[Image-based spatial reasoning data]
»»

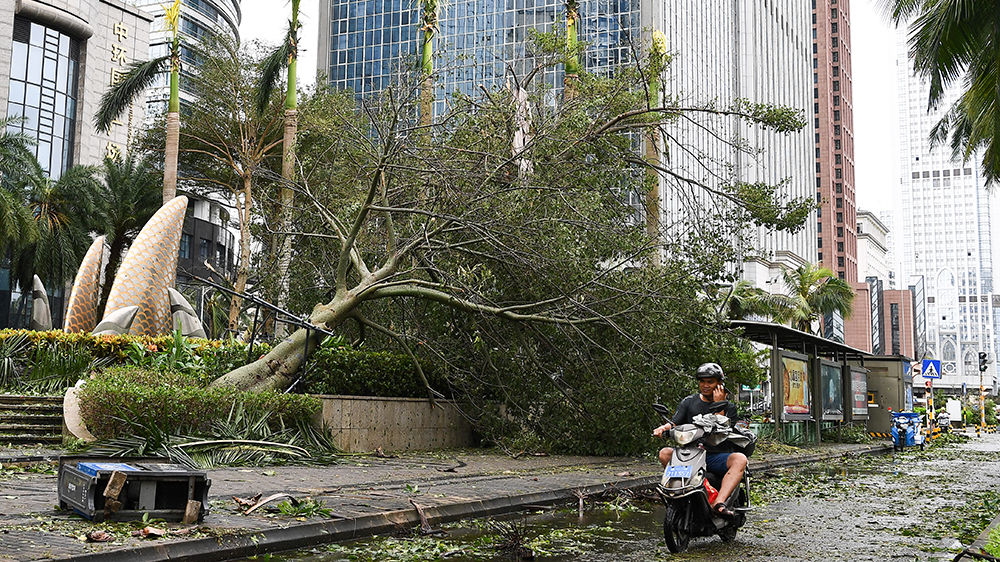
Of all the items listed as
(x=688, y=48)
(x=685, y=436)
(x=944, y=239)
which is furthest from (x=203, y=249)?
(x=944, y=239)

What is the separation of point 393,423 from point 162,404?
17.0ft

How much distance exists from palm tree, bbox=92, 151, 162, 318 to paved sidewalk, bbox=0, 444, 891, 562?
2985 centimetres

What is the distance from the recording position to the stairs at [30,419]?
15164 millimetres

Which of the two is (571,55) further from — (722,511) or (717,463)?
(722,511)

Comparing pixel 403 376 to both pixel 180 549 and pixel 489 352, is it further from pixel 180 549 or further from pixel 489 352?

««

Stated exercise »
Copy out each line word for word, please, skipping the images.

Task response »
Of all the items listed as
(x=688, y=48)
(x=685, y=436)
(x=944, y=239)
which is furthest from (x=203, y=249)?
(x=944, y=239)

What is the separation of point 393,423 from point 162,404?
17.0ft

How much distance exists from palm tree, bbox=92, 151, 162, 318 to paved sidewalk, bbox=0, 444, 891, 562?
2985 centimetres

What is the distance from the recording position to the stairs at [30,419]?
15164 millimetres

Which of the two is (571,55) further from — (722,511) or (717,463)?
(722,511)

Comparing pixel 403 376 to both pixel 180 549 and pixel 489 352, is it further from pixel 180 549 or further from pixel 489 352?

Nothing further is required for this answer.